__GOAL 1__
Please pick out every line in the rows below that contains the string "separation", and copy each one.

** begin SELECTED EXTRACT **

AuxAir's mission profile now includes a closer relationship to those small liaison airplanes of the past: observation, reconnaissance, aerial photography, and now DHS and Maritime Domain Awareness missions. AuxAir units are commonly situated along the nation's coastlines, ports, and harbors, on top of major tributaries and larger inland lakes.
Coast Guard District AuxAir Squadron 11N
Among the most prolific AuxAir programs in the country is Squadron 11N, responsible for a considerable area of responsibility including the greater San Francisco Bay and two deep-water shipping channels connecting the port facilities of Sacramento and Stockton to the Bay Area. Of considerable concern are the complex labyrinths of the immense San Joaquin Delta region and its 1,200 miles of navigable waterways, which are dangerous most of the year.
This important region contains a vast, fragile network of earthen dikes that always cause concern about potential breach and flood during winter storms. Littoral shipping and barge traffic along the coast of northern California are squadron missions that feature 30-to-50-mile offshore Maritime Domain Awareness and large-vessel photo missions.
Squadron aircraft are separated into single-engine for the San Francisco Bay and delta (they patrol along California's shoreline); and twins for long-range and offshore missions, logistics, crew training and VIP transportation. On any patrol, squadron aircraft easily range 300 to 400 miles.
Currently the squadron boasts a complement of ten aircraft flying from five airports based between San Francisco and Sacramento, and a roster of more than 130 aviators from seven Auxiliary flotillas. Having aircraft based at five widely spaced airports allows for a rapid response throughout the area of responsibility.
Entry into the squadron begins with an air program orientation that outlines the AuxAir mission, training, and qualifications. Pilot applicants first train as observers before beginning their training and qualification. This follows national requirements, but much is focused on the district's mission and especially flying safely in the complex and busy airspace over the San Francisco Bay. Each year pilots fly standardized Coast Guard flight and search-and-rescue check rides, and each year aircraft facilities undergo inspection by the squadron's maintenance team.

** end SELECTED EXTRACT **

__GOAL 2__
In the text about Squadron 11N, rewrite the paragraph beginning "Currently the squadron boasts" as a short list that keeps its main facts.

** begin RECORD EXCERPTS **

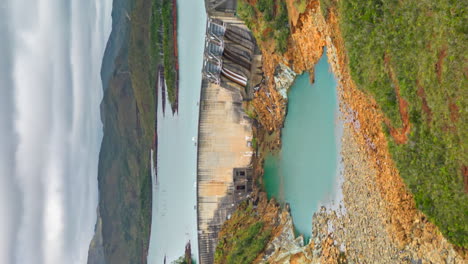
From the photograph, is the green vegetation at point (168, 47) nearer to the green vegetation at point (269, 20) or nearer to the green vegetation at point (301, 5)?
the green vegetation at point (269, 20)

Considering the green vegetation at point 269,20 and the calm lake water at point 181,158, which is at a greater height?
the green vegetation at point 269,20

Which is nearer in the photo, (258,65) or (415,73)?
(415,73)

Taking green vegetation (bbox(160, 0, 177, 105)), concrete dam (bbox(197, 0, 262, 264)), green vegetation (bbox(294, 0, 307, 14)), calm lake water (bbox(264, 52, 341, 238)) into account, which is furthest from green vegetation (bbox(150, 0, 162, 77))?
green vegetation (bbox(294, 0, 307, 14))

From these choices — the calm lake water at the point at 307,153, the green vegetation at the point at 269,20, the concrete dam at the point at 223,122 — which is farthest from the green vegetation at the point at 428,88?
the concrete dam at the point at 223,122

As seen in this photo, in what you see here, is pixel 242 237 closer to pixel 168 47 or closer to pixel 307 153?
pixel 307 153

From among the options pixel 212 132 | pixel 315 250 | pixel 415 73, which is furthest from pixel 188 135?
pixel 415 73

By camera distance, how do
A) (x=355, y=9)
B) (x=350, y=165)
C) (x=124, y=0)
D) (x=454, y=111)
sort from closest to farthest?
(x=454, y=111) → (x=355, y=9) → (x=350, y=165) → (x=124, y=0)

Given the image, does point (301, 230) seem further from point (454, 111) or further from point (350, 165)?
point (454, 111)
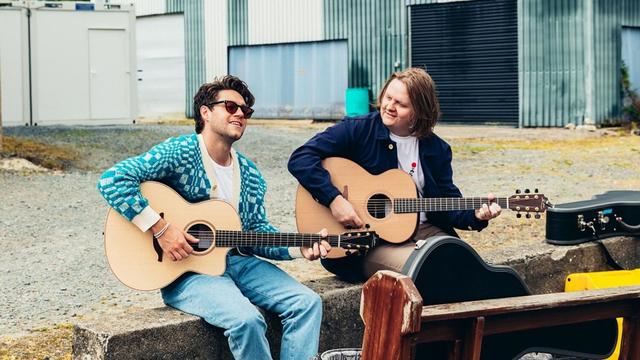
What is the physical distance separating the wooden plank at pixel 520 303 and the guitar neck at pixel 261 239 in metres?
1.26

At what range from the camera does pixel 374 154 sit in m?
5.11

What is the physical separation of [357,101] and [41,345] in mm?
19972

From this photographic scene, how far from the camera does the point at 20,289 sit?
7562 mm

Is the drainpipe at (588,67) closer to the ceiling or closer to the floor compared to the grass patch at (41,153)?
closer to the ceiling

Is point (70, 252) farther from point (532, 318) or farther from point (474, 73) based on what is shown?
point (474, 73)

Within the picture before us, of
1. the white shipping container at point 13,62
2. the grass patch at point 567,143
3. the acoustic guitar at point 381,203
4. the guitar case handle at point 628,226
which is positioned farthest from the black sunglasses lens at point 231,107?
the white shipping container at point 13,62

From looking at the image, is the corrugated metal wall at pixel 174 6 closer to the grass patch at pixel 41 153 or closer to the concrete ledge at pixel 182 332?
the grass patch at pixel 41 153

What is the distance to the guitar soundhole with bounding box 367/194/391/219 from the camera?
5.08m

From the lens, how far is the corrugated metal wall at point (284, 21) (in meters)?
27.1

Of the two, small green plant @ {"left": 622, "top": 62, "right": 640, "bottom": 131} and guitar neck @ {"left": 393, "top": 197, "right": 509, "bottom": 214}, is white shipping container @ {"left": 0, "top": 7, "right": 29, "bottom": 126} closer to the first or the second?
small green plant @ {"left": 622, "top": 62, "right": 640, "bottom": 131}

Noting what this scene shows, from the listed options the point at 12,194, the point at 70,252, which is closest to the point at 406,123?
the point at 70,252

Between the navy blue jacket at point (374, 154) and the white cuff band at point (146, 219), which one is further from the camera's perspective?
the navy blue jacket at point (374, 154)

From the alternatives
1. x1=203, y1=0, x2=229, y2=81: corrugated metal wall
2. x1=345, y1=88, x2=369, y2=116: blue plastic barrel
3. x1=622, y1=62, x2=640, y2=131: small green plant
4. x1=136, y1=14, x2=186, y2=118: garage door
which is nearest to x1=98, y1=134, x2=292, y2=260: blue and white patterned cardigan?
x1=622, y1=62, x2=640, y2=131: small green plant

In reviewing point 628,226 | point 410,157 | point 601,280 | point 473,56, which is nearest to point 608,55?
point 473,56
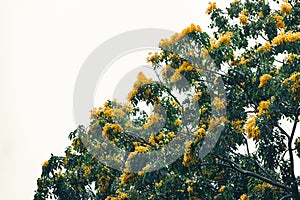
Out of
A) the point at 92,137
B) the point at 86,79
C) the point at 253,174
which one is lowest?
the point at 253,174

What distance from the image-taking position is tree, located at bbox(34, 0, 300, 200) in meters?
9.12

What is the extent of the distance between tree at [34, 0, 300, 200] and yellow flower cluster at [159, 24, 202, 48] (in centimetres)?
2

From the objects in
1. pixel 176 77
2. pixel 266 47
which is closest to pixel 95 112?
pixel 176 77

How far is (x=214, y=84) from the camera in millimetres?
10305

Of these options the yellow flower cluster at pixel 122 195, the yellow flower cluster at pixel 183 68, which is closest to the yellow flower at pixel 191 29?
the yellow flower cluster at pixel 183 68

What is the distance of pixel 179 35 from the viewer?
9.92 metres

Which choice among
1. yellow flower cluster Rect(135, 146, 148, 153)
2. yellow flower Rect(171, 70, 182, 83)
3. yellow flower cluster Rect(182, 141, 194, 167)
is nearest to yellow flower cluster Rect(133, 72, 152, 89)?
yellow flower Rect(171, 70, 182, 83)

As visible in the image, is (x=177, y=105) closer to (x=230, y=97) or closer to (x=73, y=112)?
(x=230, y=97)

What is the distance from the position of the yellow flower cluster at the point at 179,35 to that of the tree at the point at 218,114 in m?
0.02

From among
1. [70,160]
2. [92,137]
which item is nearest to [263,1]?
[92,137]

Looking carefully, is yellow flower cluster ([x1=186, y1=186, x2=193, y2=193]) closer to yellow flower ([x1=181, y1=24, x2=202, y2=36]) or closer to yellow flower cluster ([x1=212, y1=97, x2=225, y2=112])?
yellow flower cluster ([x1=212, y1=97, x2=225, y2=112])

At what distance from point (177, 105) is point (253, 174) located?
2.18 m

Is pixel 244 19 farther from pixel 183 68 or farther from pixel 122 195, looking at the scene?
pixel 122 195

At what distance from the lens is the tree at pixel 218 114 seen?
9.12 metres
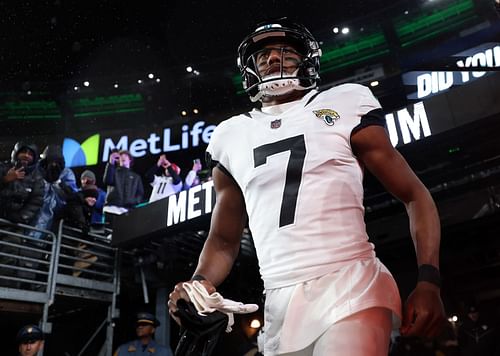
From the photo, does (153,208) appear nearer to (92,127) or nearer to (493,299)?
(493,299)

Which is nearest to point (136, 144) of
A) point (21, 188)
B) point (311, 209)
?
point (21, 188)

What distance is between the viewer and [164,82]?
2316 centimetres

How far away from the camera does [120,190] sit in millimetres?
9672

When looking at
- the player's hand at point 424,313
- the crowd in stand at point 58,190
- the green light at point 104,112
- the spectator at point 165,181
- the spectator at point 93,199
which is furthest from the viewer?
the green light at point 104,112

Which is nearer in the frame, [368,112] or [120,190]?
[368,112]

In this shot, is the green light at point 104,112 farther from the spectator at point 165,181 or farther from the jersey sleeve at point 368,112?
the jersey sleeve at point 368,112

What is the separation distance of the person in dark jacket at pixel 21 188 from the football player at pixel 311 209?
5912mm

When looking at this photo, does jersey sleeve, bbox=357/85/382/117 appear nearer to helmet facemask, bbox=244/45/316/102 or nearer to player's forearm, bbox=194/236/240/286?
helmet facemask, bbox=244/45/316/102

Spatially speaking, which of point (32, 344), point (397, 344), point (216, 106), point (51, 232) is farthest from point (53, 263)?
point (216, 106)

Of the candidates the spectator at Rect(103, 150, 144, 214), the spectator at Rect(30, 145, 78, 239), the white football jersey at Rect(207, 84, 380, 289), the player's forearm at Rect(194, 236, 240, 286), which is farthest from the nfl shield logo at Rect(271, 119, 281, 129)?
the spectator at Rect(103, 150, 144, 214)

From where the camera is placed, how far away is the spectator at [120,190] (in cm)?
954

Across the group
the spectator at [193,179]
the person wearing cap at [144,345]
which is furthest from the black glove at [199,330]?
the spectator at [193,179]

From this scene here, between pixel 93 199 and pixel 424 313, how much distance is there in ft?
27.7

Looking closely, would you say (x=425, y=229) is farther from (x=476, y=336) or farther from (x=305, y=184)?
(x=476, y=336)
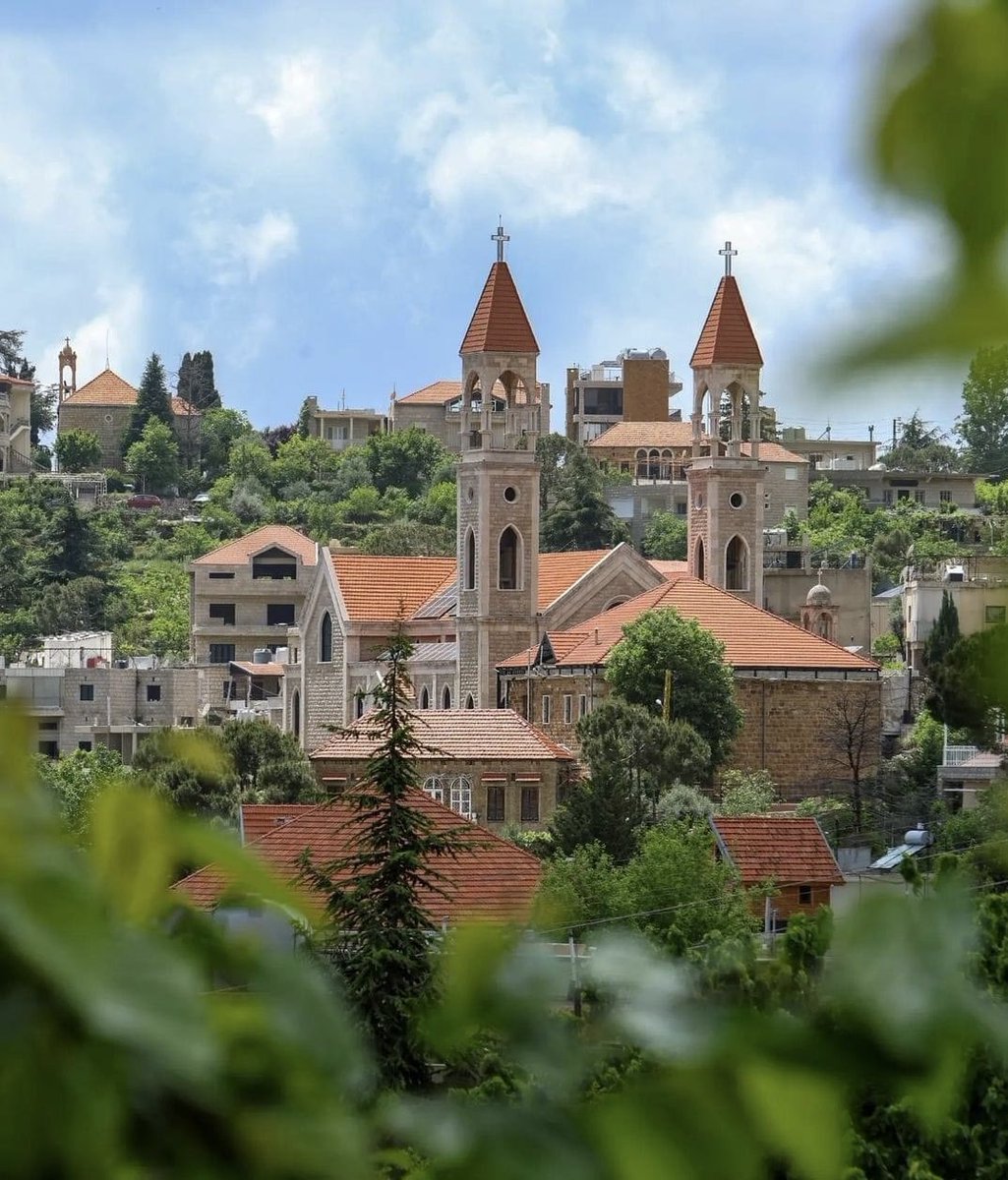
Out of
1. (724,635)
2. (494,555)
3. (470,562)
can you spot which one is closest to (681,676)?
(724,635)

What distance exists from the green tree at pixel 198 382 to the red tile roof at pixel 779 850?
108771 mm

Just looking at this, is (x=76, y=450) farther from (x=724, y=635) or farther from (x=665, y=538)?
(x=724, y=635)

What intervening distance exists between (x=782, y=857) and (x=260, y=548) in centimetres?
6482

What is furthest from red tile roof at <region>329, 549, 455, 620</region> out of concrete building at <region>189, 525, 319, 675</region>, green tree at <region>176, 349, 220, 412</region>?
green tree at <region>176, 349, 220, 412</region>

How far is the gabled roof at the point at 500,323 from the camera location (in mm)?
58188

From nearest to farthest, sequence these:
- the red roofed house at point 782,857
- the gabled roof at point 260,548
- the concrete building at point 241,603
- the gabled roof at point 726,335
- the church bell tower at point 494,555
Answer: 1. the red roofed house at point 782,857
2. the church bell tower at point 494,555
3. the gabled roof at point 726,335
4. the concrete building at point 241,603
5. the gabled roof at point 260,548

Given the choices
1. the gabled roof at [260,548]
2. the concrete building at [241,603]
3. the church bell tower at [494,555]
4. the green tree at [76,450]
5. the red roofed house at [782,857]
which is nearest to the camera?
the red roofed house at [782,857]

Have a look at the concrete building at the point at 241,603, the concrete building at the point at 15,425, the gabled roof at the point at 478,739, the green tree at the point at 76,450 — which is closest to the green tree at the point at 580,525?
the concrete building at the point at 241,603

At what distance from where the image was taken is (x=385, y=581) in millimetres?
59719

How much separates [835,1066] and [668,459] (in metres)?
114

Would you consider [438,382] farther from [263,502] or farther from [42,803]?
[42,803]

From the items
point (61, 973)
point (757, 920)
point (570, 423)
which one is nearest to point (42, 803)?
point (61, 973)

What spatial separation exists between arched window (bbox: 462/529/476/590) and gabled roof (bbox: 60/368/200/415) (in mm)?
84161

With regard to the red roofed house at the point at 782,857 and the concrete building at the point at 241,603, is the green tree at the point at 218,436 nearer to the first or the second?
the concrete building at the point at 241,603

** end RECORD EXCERPTS **

__EXERCISE ANSWER 1__
What is the physical separation of [357,101] and [41,345] in mm?
What is the separation distance of the person in dark jacket at pixel 21 188 from the football player at pixel 311 209?
What spatial separation exists between arched window (bbox: 462/529/476/590) and gabled roof (bbox: 60/368/200/415) (in mm)?

__EXERCISE ANSWER 2__
- Ten aircraft fly from five airports between San Francisco and Sacramento.
- More than 130 aviators from seven Auxiliary flotillas are on the roster.
- Basing aircraft at five widely spaced airports allows a rapid response across the area of responsibility.